18 Ekim 2013 Cuma

Bazen gitmek şart.


        Birkaç günlük tatilimi nasıl değerlendireyim ne yapayım derken... Bitti bile!
        Gezip tozmak istedim ama yapmam gereken işler, huysuz çocuklar gibi, eteğimi bırakmadı. Bahane tabi... İşler de yorgunluğum da olduğu gibi duruyor... Şimdi yavaş yavaş toparlanıyorum. İkiye bölünmüş hayatımın hangi parçasında olursam olayım olağan bir ruh halindeyim. Ancak bu geçişler insanı mahvediyor... Neyse ki geçip gidiyor, büyütmenin lüzumu yok.
        Yeni bir oda arkadaşım var =) Adı Çıra =)
        Kendi tutsaklığıma ortak ettiğim için üzülüyorum ama sonra "... nasılsa olacaktı en azından kötünün iyisi olabilirim..." deyip avunurken ve hatta bu satırları yazarken bile bilinçaltım haykırıyor KÖTÜNÜN İYİSİ KÖTÜDÜR. 
        En kötüsü okumaya vakit ayıramıyor oluşum... O kadar yoruluyorum ki akşam yemeği faslını atlatıp kısa birkaç telefon görüşmesi yaptıktan sonra uyuyor muyum yoksa bayılıyor muyum emin değilim. Son iki ayda yalnızca iki kitap okudum. Aldığım dergilerden yalnızca birinin ambalajını açıp şöyle bir göz gezdirdim. Diğerleri raftan alındığı gibi bekleyişteler. Ama o bekleyiş bitecek.
        İzlediğim birkaç dizinin yeni sezon bölümlerinin yayınlanmasıyla içimde tarifsiz kıpırtılar hissetmekteyim. Ama sömestr öncesi izlemem mümkün olmayacak. Neyse onlar da beklesin...
        Burada gevezelik etmeyi özlemişim doğrusu =) Ama bünyem uykuya yenik düşüyor. Yeni hayatımda değişen şeylerden biri de bu artık çok çok çok fazla uykuya ihtiyaç duyuyorum. Doğrusu ihtiyaç değil bu tarifsiz bir saçmalık.
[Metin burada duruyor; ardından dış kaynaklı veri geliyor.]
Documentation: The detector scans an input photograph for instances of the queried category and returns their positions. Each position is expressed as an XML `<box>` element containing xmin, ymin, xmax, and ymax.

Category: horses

Yine de bayram günleri boyunca usta kasaplara taş çıkartan performansım nedeniyle bünyeyi zorlamamak gerek deyip huzurlarınızdan çekiliyorum.
        Bazen gitmek şart.

16 Ekim 2013 Çarşamba

Başka


        Mutsuzluktan ölür mü insan bilmiyorum ama o denli mutsuz sayılmam henüz. Olur muyum ? İçimdeki Pollyanna bozuntusuna bağlı gibi görünse de mutsuzluğu da ölçülü tutmak durumundayım. Her gün gülümsemem gereken 18 yaş altı yüzlerce insan var. O kitleyi hatırlamışken yapacak dağlar kadar işle birlikte geldiğim evde nelerle meşgulüm anlatmaya yüreğim elvermiyor. Ama artık eminim taş devrinde dahi yaşasam hayatta kalmayı başarabilirmişim. 
        Yeni hayatın bana getirdiği yalnızca faturalar ve özlenecek yeni insanlar. Ahh itiraf etmeliyim evimi de özledim sanırım. Öyle şahane bir sokakta yaşıyoruz ki her yer ama her yer kedi dolu. Tek anlamadığım şey hiç durmaksızın esen o rüzgarla nasıl baş edeceğimiz... Bana sürekli Rüzgarlı Bayır'ı anımsatıyor...
  
        Başka şeyler anlatmak istiyorum. Başka zaman...

8 Ekim 2013 Salı

Konserve


        Bireysel farklılıklara saygı göstermek neden bu kadar zor anlamıyorum. Bu ülkede herkes her haltı biliyor bir bunu bilmiyor. Her kesimin birbirine yaptığı şey aynı. " Ama onlar da şöyle...", "Ama şunlar da böyle..." Toptan yok olsanız da rahat etsem ya! 
        Hayatımın geri kalanında olması gerektiği gibi şeyler yaşamak istiyorum. Gerekirse herkesle aramdaki mesafe fazla olsun ama aptallığın arkasına sığınarak yapılanlara, umursamaz inanların hayatı boşvermişliğine, çok bilenlerin her çorbaya tuz olacağını sanmasına tahammülüm kalmadı.
        Bu ara da hesap kitap işlerinden hiç anlamadığımı işin başındayken çözdüm.